= TASK STATEMENT =
Can you write out the Ave Maria law school post from "Other Coverage: On" to "as he wants." word for word?

Other Coverage: On October 31, 2014, JDU denizen “sfgiantsfan” started a thread labeled “Full ride at Ave Maria to small liberal arts SoCal school grads.” User “inindiana” furnished this brilliant response, on November 1, 2014 at 1:15 pm:
“Ave Maria as a concept has always been little more than Monaghan's vanity project. There are plenty of Catholic colleges and universities in the country upon which he could've bestowed his millions, but none were good enough for him. He had to be the pizza king who started a university from scratch. Fine, it's his money, he can do with it whatever he damn well pleases and be as vainglorious as he wants.
But. . . the problem with Ave Maria (and Thomas Aquinas and others like them)is that it competes for a relatively small pool of hardcore Reaganites, trads, anti-modernists, or whatever. Even within that narrow group, some of those with high enough grades and SATs would likely opt for Georgetown or Notre Dame because employers and grad schools have at least heard of those places, even if the brand of Catholicism followed at those schools is considered too ecumenical/modernist/nontrad or whatever else it is that angers them. So Ave Maria and others like it wind up being either verrrry small in enrollment (in which case the school's financial situation is often precarious or reliant upon Santa Tom) or they have to let in the less academically inclined in order to get enough bodies in the seats. It's the same dilemma any lower ranked law school has to deal with, except in Monaghan's case there are more icons and crucifixes around.” [Emphasis mine]
In a just world, these bitches and hags would have a giant crucifix shoved up their asses. In the event that these vampires put up a fight, make sure to keep some garlic bread handy – even if it’s from Domino’s.
Ranking: According to US “News” & World Report, the Ave Maria Sewer of Law remains a fourth tier pile of trash. Yes, what a fantastic in$TTTTiTTTTuTTTTion, huh?!?! Who the hell wouldn’t want to attend such a glorious law school?!
Average Law Student Indebtedness: US “News” lists the average law student indebtedness - for those members of the Ave Maria Law Class of 2013 who incurred debt for law school - as $131,184. Fully 85% of this cesspool’s 2013 cohort took on such toxic debt. Keep in mind that this amount does not include undergraduate debt – and also does not take accrued interest into account, while the student is enrolled.

= INFORMATION PROVIDED =

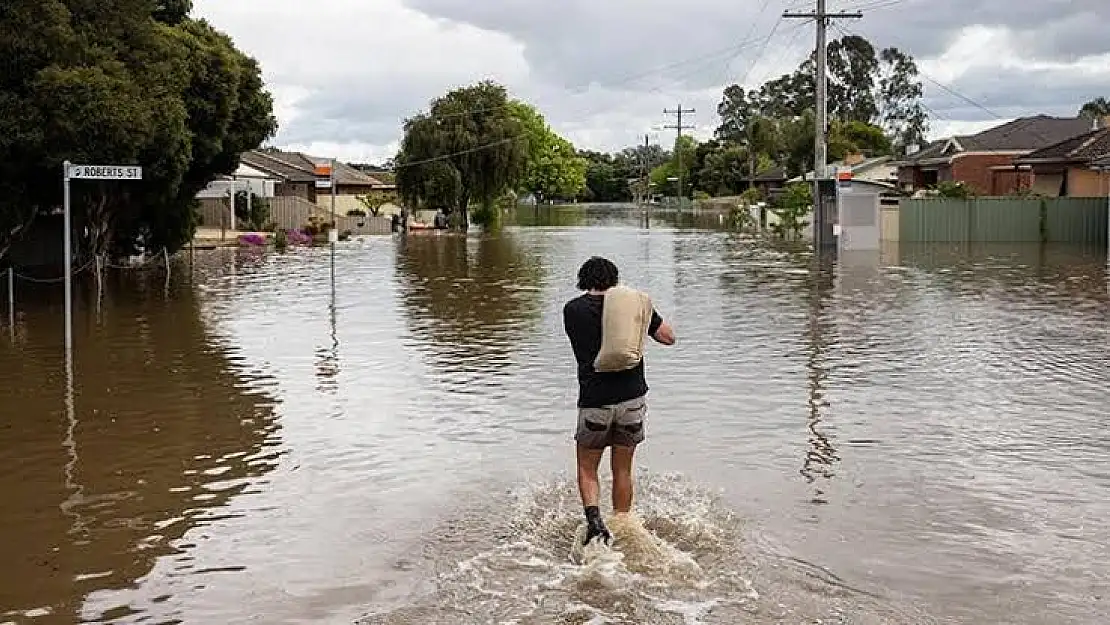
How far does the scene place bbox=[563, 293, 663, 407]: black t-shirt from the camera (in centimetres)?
720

= RESPONSE TO THE EXERCISE =
Other Coverage: On October 31, 2014, JDU denizen “sfgiantsfan” started a thread labeled “Full ride at Ave Maria to small liberal arts SoCal school grads.” User “inindiana” furnished this brilliant response, on November 1, 2014 at 1:15 pm:
“Ave Maria as a concept has always been little more than Monaghan's vanity project. There are plenty of Catholic colleges and universities in the country upon which he could've bestowed his millions, but none were good enough for him. He had to be the pizza king who started a university from scratch. Fine, it's his money, he can do with it whatever he damn well pleases and be as vainglorious as he wants.